CGT: With the urgency to get a direct-to-consumer site up and running, why is it critical to stop and craft a strategy first?
McPherson: Although the COVID-19 crisis created greater urgency to get direct-to-consumer sites up and running, it is still critical to stop and craft a leadership-approved strategy first to ensure the organization understands where to place its bets to deliver the highest value.
To succeed, organizations must secure leadership buy-in for DTC by clearly communicating the assessment of DTC as a new business model. A clear assessment goes beyond just new revenue generation, accounting for both direct and indirect benefits from owned channels, data collection, and personalized experiences.
Failing to understand and communicate the value drivers upfront will limit the projected size and scope that DTC can deliver and the likelihood for buy-in across the organization.
CGT: Why can't CG companies view DTC as just another sales channel?
McPherson: If CG companies view DTC as just another sales channel, DTC initiatives will continuously be deprioritized against initiatives for the existing retailer channels with large direct revenue (e.g., Amazon, Walmart). A lack of focus on building and maintaining unique DTC capabilities will slow its launch, limit agility, and provide low-quality consumer experiences.
To ensure an elevated focus, companies must view DTC as a new business model to incubate. Organizations should audit current capabilities in key areas like digital marketing, supply chain, customer service, finance, and technology to identify gaps and the cost to fill them. Then, CG companies should design an operating model for new DTC business with a focus on digital services.
The new DTC business model will lead to prioritized DTC opportunities, building unique DTC capabilities and realizing the associated benefits. The upside of realizing DTC as a new business model is substantial – one dollar earned through DTC can be worth more than one dollar earned through retail due to the value of first party data that can be acquired and leveraged through direct consumer engagement.

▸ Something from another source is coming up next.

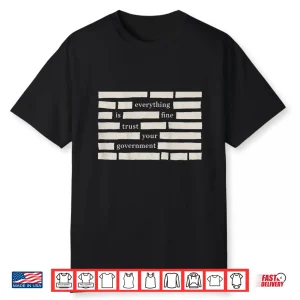 Everything Is Fine Trust Your Government Statement Shirt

CGT: What’s one important best practice that will help CG companies achieve a faster and more seamless move into DTC?
McPherson: To achieve a faster and more seamless move into DTC, CG companies need to support DTC with a scalable technology stack. Without one, companies risk potential logjams from increased overhead and lack of data utilization.
A DTC platform unites processes, providing a foundation to scale and customize as organizations evolve their e-commerce business. A consolidated tech stack enables lower implementation and maintenance costs, faster integrations with other systems, and less complex data-sharing processes that ensure speed to market and rapid test-and-learn capabilities.
CG companies should use technology to make the most of their investments. To start, they must create a strategy that recognizes the full potential of what an ideal DTC model has to offer. Then, they can select platforms and technology that can scale and integrate across the business.
CGT: What role can partners play in ensuring the successful addition of a direct-to-consumer business?
McPherson: Partner expertise is critical for ensuring the successful addition of a direct-to-consumer business, with new capabilities that were not required for the traditional B2B2C business. Partners, like Publicis Sapient, bring significant knowledge in identifying and unlocking the value from DTC business offerings, with a multitude of projects that have helped CG companies transition from just selling through retailers to adding DTC models to the mix, which enables them to apply data for personalization in new ways.
Partners can help across the full lifecycle of standing up a DTC business – from identifying & quantifying the DTC value pools, developing the DTC strategy & investment case, and evaluating the DTC platforms, to building the DTC capability to capture the highest value pools. In addition to partners building capabilities, third-party logistics partners can fill gaps in experience and fulfil individual orders rather than investing in supply chain transformations.
With invested, knowledgeable partners, all phases of standing up and maintaining a DTC business can be accelerated.